This series features mid-course projects for our Data Science Bootcamp. Students were tasked with asking an interesting data question and finding a dataset to answer the question. Next, they spent time cleaning, wrangling, and exploring the data, before designing and building an interactive Shiny app.
UrLeaka Newsome’s midcourse capstone project was inspired by a podcast where the guest drew a comparison between consumer spending on health and beauty aid products and health disparities for certain population groups. She explored this claim and learned that research has found a connection between phthalate metabolites and obesity, reproductive and developmental disease, and disorders. Phthalates are industrial chemicals found in plastic products, personal care products, and food packaging.
The Data Question
If phthalates are linked to health issues, could different population groups be impacted differently based on the products they buy? The first step to answering this question was to look for a potential relationship between phthalate metabolites and health disparities among population groups in the United States.
Cleaning The Data
UrLeaka worked with a large data set from the National Health and Nutrition Examination Survey (NHANES). She used data from 2015-2016 for individuals 18 years of age and older and was able to link several files in the data set together based on the patient code. She shared, “in addition to the challenge of getting the files to ‘talk’ to each other, correctly categorizing and grouping the information took a lot of time in order to accurately display and summarize the data.” To clean her data, she used the R packages tidyverse, dplyr, haven, and broom.
Visualizing The Data
For her visualizations, UrLeaka graphed the mean phthalate metabolite for several variables, including age, gender, ethnicity, and diseases and disorders like cancer, thyroid issues, and diabetes.
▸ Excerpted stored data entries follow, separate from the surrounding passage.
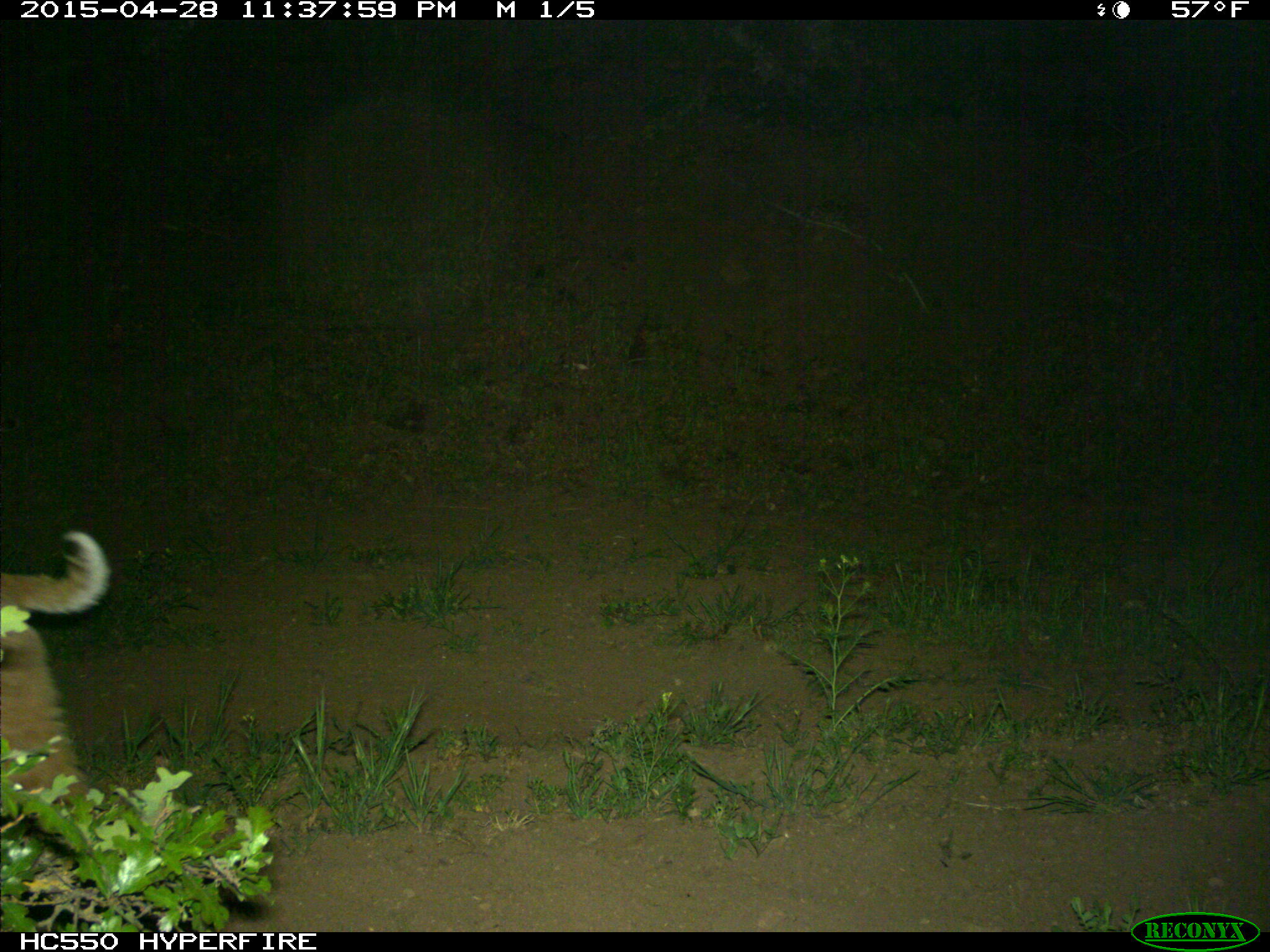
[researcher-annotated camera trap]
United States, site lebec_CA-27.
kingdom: Animalia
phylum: Chordata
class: Mammalia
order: Carnivora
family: Felidae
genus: Lynx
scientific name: Lynx rufus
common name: bobcat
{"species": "Lynx rufus (bobcat)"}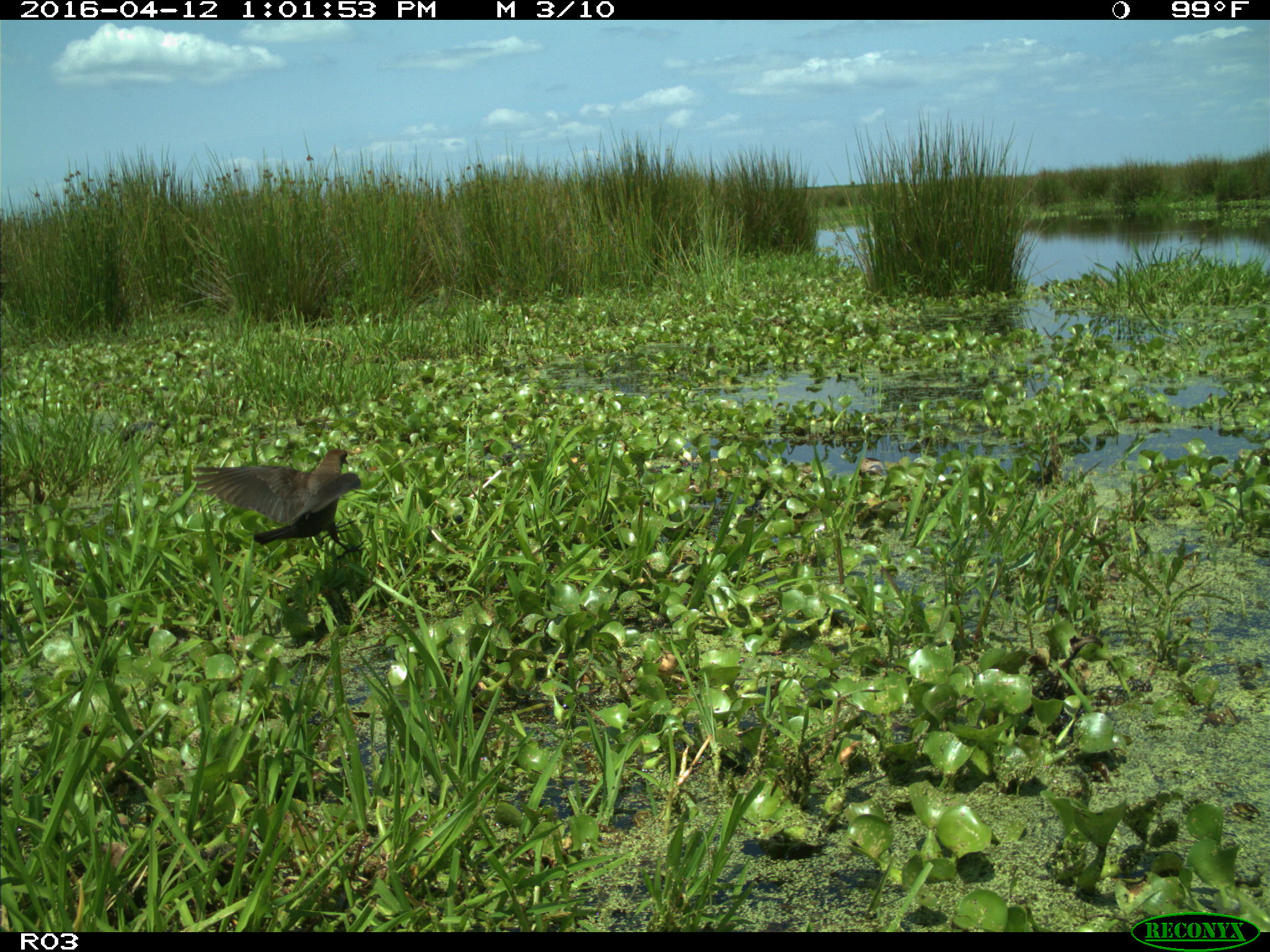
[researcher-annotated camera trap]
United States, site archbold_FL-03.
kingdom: Animalia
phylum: Chordata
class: Mammalia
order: Artiodactyla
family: Bovidae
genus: Bos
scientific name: Bos taurus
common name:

She also created a multi-variable table to compare the mean phthalate metabolite among different groups.
UrLeaka found a few differences among the population groups. “Surprisingly, there seemed to be a noticeable difference in the phthalate metabolite concentration for certain groups. Men, individuals over the age of 65, and non-Hispanic Black individuals appeared to have a higher amount of phthalate urinary concentration,” she shared. “In addition, there were 11 individuals in the study that had an exponentially higher amount of phthalate metabolite concentration. If these outliers were removed, similar results would still reveal a slightly higher amount of phthalate concentration for non-Hispanic Blacks. Individuals that were 65 years of age and older and individuals that were between 30 and 49 in age had about the same average phthalate concentration.”